- Passage shown
My step-dad Todd and I were having some breakfast together as it was announced that Kyle Rittenhouse was acquitted of all charges in his trial. Todd and I have different opinions and it is rare that we agree on a topic that is politically charged. After it was announced Todd started on a rant about the case and how it shouldn't have been the way it was, and for once Todd and I agreed. He described how he is very hurt over the fact that races were not correctly displayed among the jury. He then proceeded into talking about how he was a police officer for over twenty years and as a man of color he understands both perspectives and that he ended up leaving the force due to too many injustices that he personally saw. It has been made clear that there are still to this day many racial injustices and a lot of them are made within the justice system. An injustice that I researched is capital punishment, I feel like the system is poorly set up and because of that the punishment is unfair.

Black Americans are incarcerated in state prisons at nearly five times the rate of white americans. As of 2014, 42% of those on death row in the United States were black. Since 2002, there have been 12 executions of white defendants where the murder victim was black, however, there have been 178 executed defendants who were black with a white murder victim. 54% of people wrongfully convicted and sentenced to death in the United States are black (Ford, 2014).

Capital punishment obviously has racial injustices in the system, but overall the whole system is flawed. You also see flaws in the rate of innocent people who have been murdered and weren't proven innocent until after their death. Since 1973, at least 186 innocent people's lives have been taken due to death row in the modern system. Research suggests that the actual number of innocent people who have been sentenced to death is far higher and that one in every 25 defendants sentenced to death is likely innocent (Aclu, 2021).

Well, the death penalty is effective in decreasing crime, so we should still keep it to decrease murder, right? Studies show that there is no link between the death penalty and lower crime rates. Death Penalty Information Center did a study on this and found that murder rates in 10 out of 11 countries that have abolished capital punishment experienced a decline in murder rates in the decade following the abolished law. This data is consistent with state-level data in the United States, which has repeatedly shown lower murder rates in states that do not have the death penalty compared to states that do.

(Items from a dataset)
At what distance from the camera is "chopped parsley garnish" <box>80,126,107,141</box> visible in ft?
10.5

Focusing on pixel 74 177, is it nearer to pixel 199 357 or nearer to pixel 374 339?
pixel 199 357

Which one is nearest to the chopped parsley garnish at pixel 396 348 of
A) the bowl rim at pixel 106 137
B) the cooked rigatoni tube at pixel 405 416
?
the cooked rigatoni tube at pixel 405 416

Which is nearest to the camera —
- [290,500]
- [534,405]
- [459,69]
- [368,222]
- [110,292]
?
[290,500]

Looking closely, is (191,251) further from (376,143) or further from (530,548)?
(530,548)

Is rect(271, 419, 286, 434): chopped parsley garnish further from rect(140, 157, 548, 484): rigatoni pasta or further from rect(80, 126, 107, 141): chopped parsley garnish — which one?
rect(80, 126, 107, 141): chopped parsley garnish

- Your objective
Decide whether each statement below agrees with the essay on capital punishment, answering yes or no and quoting the words of the essay that settle it: 1. As of 2014, 42% of people on death row in the United States were black. 2. Todd served as a police officer for about ten years. 3. Murder rates declined in all 11 countries studied after they abolished capital punishment. The records have no connection to the text.

- Written answer
1. Yes: "As of 2014, 42% of those on death row in the United States were black."
2. No: "he was a police officer for over twenty years"
3. No: "murder rates in 10 out of 11 countries that have abolished capital punishment experienced a decline in murder rates"